Kevin Allocca, Head of Culture and Trends at YouTube, points out how theuser-consumer hybrid on social media platforms currently requires the opportunity to engage with and transform snippets of pop culture. He says:

“There is no doubt that many of the best examples of mash-up work are natural successors to traditional collage and photomontage work. But in this case, the artefacts are digital and are imbued with the passion and life of the ordinary people who shared them.”

But the culture mash-up travel more in depthcompared to music remixes and to the videos of YouTube. To give impetus is also one peculiarities of the technology itself: the programming and user interfaces that allow us all to cut and share content across myriad social networks and applications — even if it's just photos of ourselves.

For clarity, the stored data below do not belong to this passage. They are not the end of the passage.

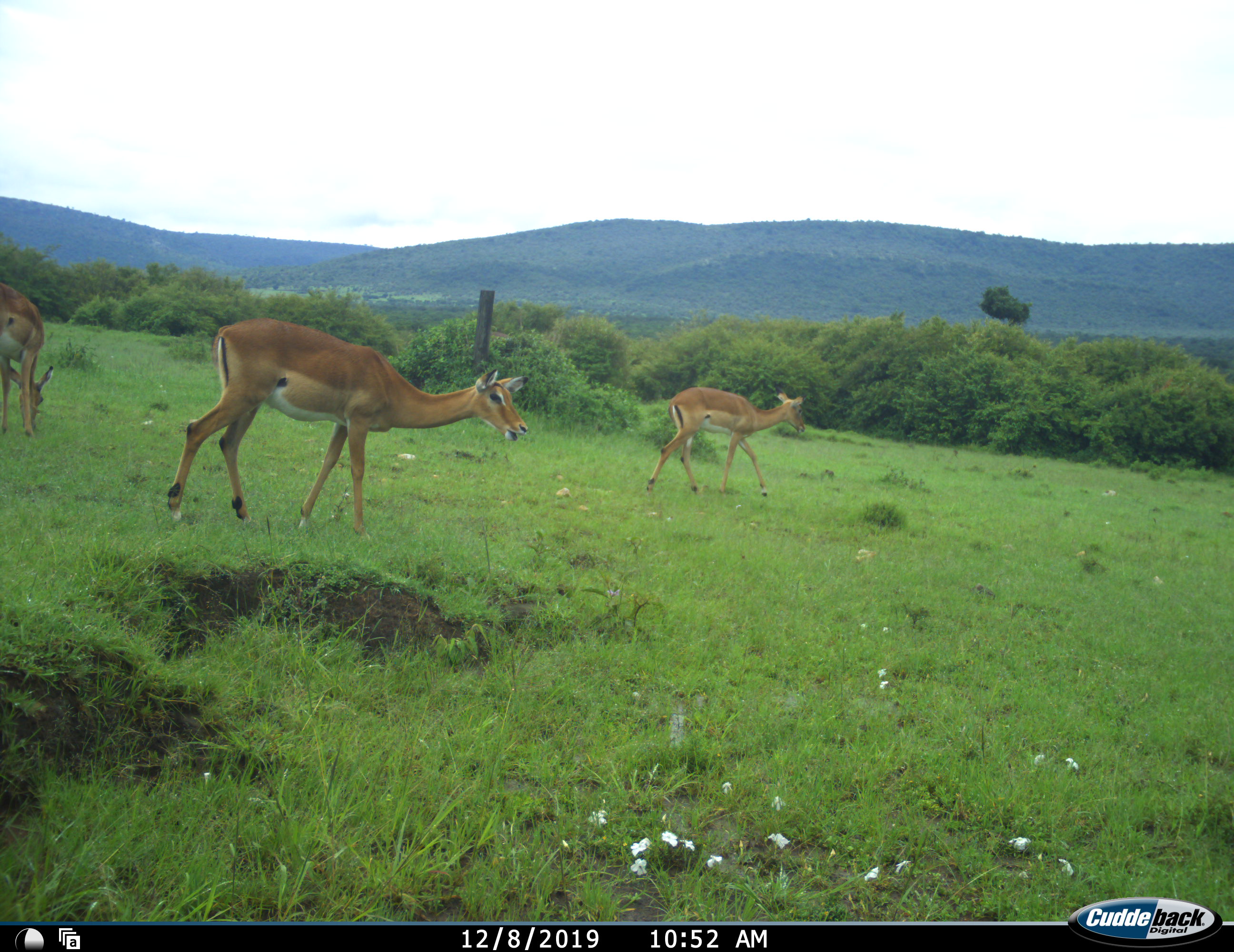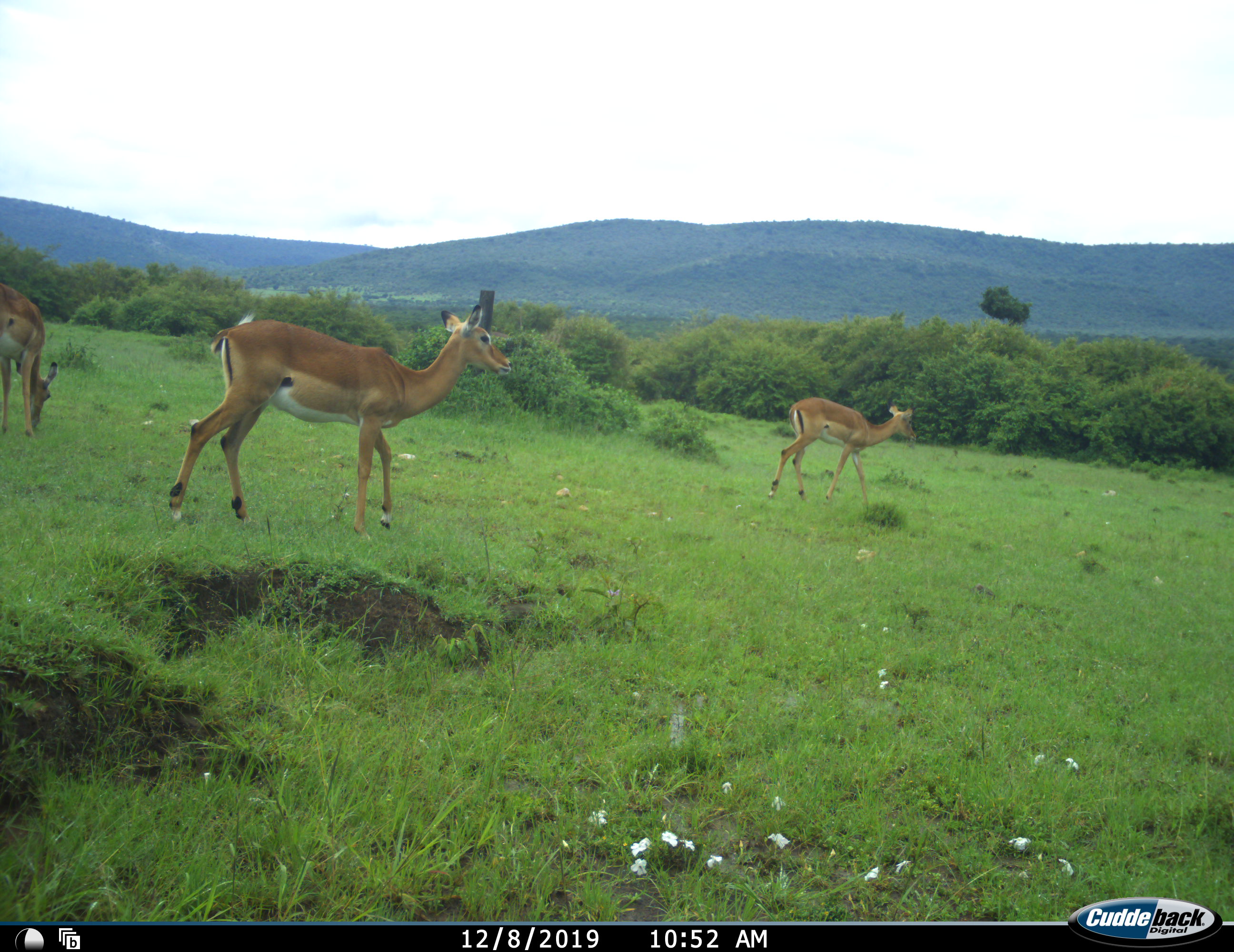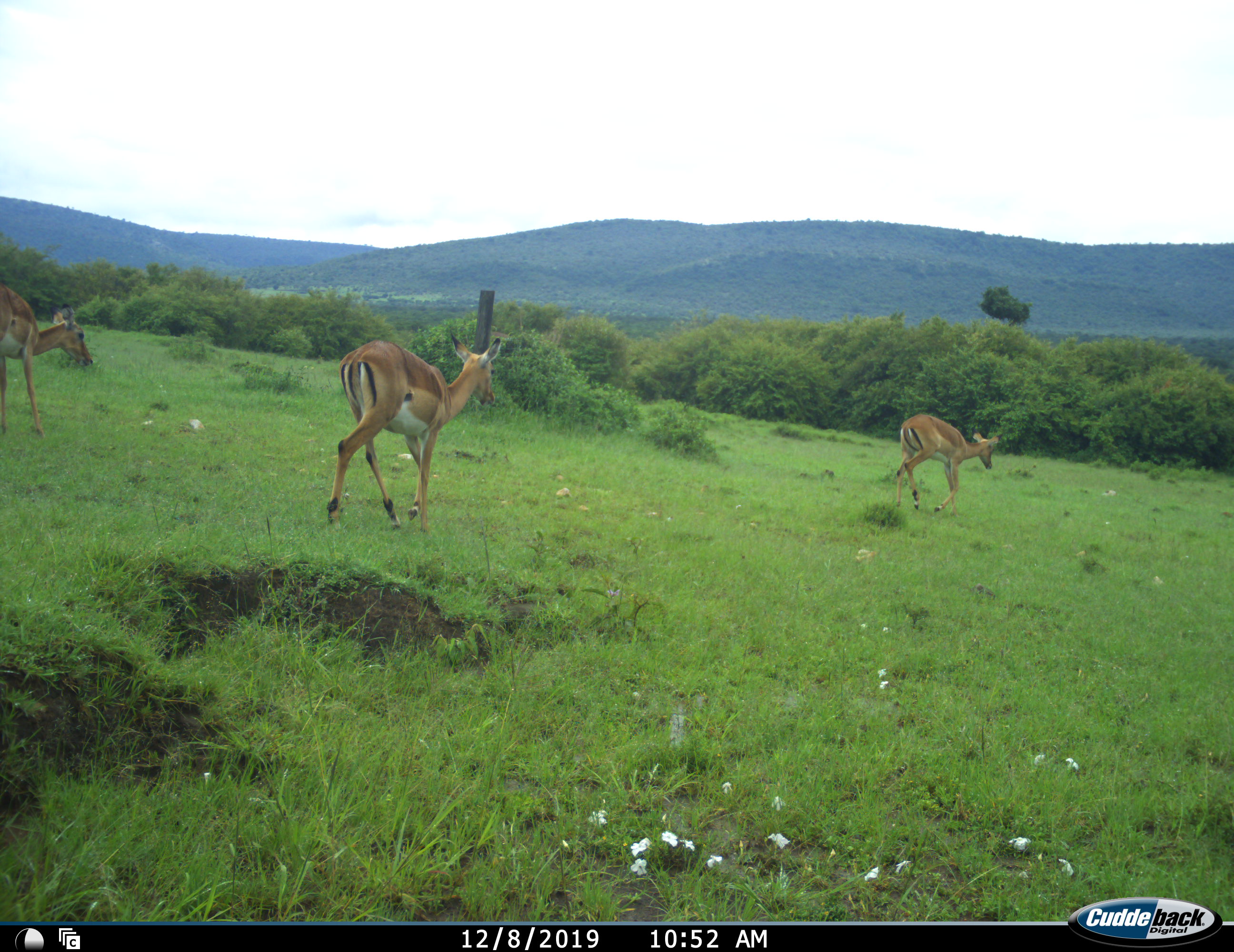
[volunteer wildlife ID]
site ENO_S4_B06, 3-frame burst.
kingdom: Animalia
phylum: Chordata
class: Mammalia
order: Artiodactyla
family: Bovidae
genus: Aepyceros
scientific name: Aepyceros melampus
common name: impala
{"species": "impala (Aepyceros melampus)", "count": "3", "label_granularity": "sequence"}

Today's content overloaded web pages have made us increasingly capable of believing, if not read, several pieces of text at the same time — just as we would with a photo collage. This illustrates a crucial point of departure between cut-up and mash-up. While the cut-up movement sought new meanings by demolishing coherence and linear narratives, i digital mash-ups Today bind i sounds and images most disparate present on the web, building connections and creating consistency. In fact, one of the reasons for their popularity is that mash-ups result in listeners with something familiar alongside something new. As Vidler says:

"The listener is familiar with the source material, but not with the context of how they hear it in the mash-up."

If Burroughs' cut-ups presaged today's digital remix culture, it is perhaps because the mash-ups act as an antidote to an online reality that is already fragmented to shreds, albeit with clicks and not scissors.